EXERCISE INSTRUCTIONS: Give the lines of the records below as a Markdown table with the columns "Row" and "Line", numbering each row and skipping blank lines. Cover every record, but leave the pictures out of your answer.

Image and question records:
>> Start

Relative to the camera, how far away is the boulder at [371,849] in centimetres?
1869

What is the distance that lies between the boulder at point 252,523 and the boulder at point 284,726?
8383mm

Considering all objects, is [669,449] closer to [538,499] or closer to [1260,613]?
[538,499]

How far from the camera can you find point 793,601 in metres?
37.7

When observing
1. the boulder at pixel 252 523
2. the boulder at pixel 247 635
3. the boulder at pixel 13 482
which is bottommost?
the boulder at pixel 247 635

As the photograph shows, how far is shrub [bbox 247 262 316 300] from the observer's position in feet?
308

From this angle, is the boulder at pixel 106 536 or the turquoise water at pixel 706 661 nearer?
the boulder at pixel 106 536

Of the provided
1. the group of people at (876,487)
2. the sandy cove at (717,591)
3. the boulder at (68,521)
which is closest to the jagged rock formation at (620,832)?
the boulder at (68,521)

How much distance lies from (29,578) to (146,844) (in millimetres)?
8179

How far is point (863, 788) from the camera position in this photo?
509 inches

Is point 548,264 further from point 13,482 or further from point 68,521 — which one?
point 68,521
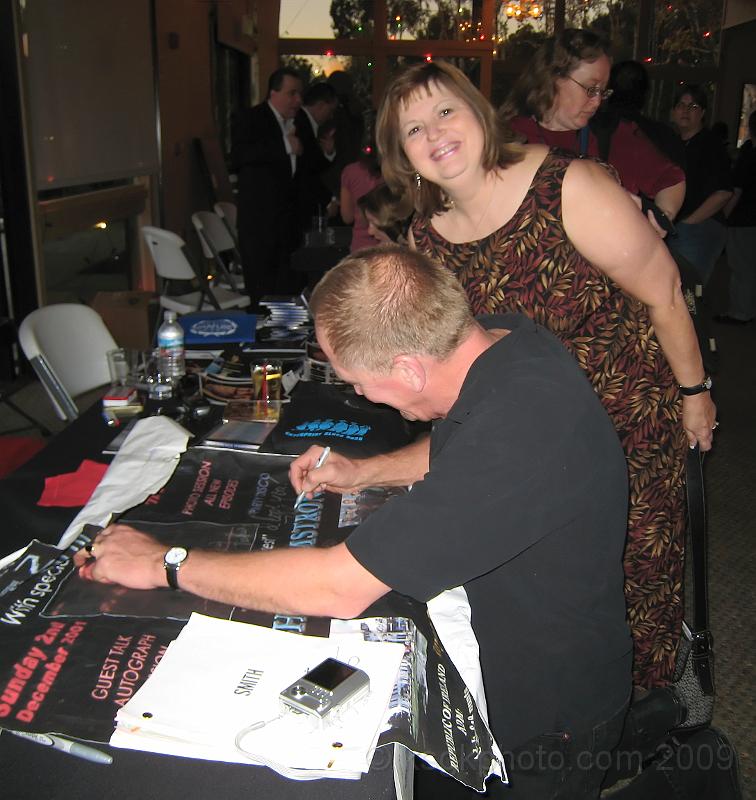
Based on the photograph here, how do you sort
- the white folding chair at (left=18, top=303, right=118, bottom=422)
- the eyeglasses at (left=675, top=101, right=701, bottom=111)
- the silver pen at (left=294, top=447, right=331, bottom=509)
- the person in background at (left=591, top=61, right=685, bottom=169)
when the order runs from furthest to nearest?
1. the eyeglasses at (left=675, top=101, right=701, bottom=111)
2. the person in background at (left=591, top=61, right=685, bottom=169)
3. the white folding chair at (left=18, top=303, right=118, bottom=422)
4. the silver pen at (left=294, top=447, right=331, bottom=509)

>> End

CORRECT RESULT:
| Row | Line |
|---|---|
| 1 | Relative to the camera, how far away is the boulder at [371,849] in centimetres? |
| 2 | 1869 |
| 3 | What is the distance that lies between the boulder at point 252,523 and the boulder at point 284,726? |
| 4 | 8383mm |
| 5 | Considering all objects, is [669,449] closer to [538,499] or closer to [1260,613]? |
| 6 | [538,499] |
| 7 | How far from the camera can you find point 793,601 in metres? |
| 8 | 37.7 |
| 9 | When observing |
| 10 | 1. the boulder at pixel 252 523 |
| 11 | 2. the boulder at pixel 247 635 |
| 12 | 3. the boulder at pixel 13 482 |
| 13 | which is bottommost? |
| 14 | the boulder at pixel 247 635 |
| 15 | As the photograph shows, how far is shrub [bbox 247 262 316 300] from the observer's position in feet? |
| 16 | 308 |
| 17 | From this angle, is the boulder at pixel 106 536 or the turquoise water at pixel 706 661 nearer? |
| 18 | the boulder at pixel 106 536 |
| 19 | Of the provided |
| 20 | 1. the group of people at (876,487) |
| 21 | 2. the sandy cove at (717,591) |
| 22 | 3. the boulder at (68,521) |
| 23 | which is closest to the jagged rock formation at (620,832)? |
| 24 | the boulder at (68,521) |
| 25 | How much distance lies from (29,578) to (146,844) (in millimetres)? |
| 26 | 8179 |
| 27 | How far is point (863, 788) from the camera position in this photo? |
| 28 | 509 inches |
| 29 | Is point 548,264 further from point 13,482 or further from point 68,521 — which one? |
| 30 | point 68,521 |
| 31 | Based on the photograph here, how do you sort |
| 32 | - the white folding chair at (left=18, top=303, right=118, bottom=422) |
| 33 | - the eyeglasses at (left=675, top=101, right=701, bottom=111) |
| 34 | - the silver pen at (left=294, top=447, right=331, bottom=509) |
| 35 | - the person in background at (left=591, top=61, right=685, bottom=169) |
| 36 | when the order runs from furthest to nearest? |
| 37 | 1. the eyeglasses at (left=675, top=101, right=701, bottom=111) |
| 38 | 2. the person in background at (left=591, top=61, right=685, bottom=169) |
| 39 | 3. the white folding chair at (left=18, top=303, right=118, bottom=422) |
| 40 | 4. the silver pen at (left=294, top=447, right=331, bottom=509) |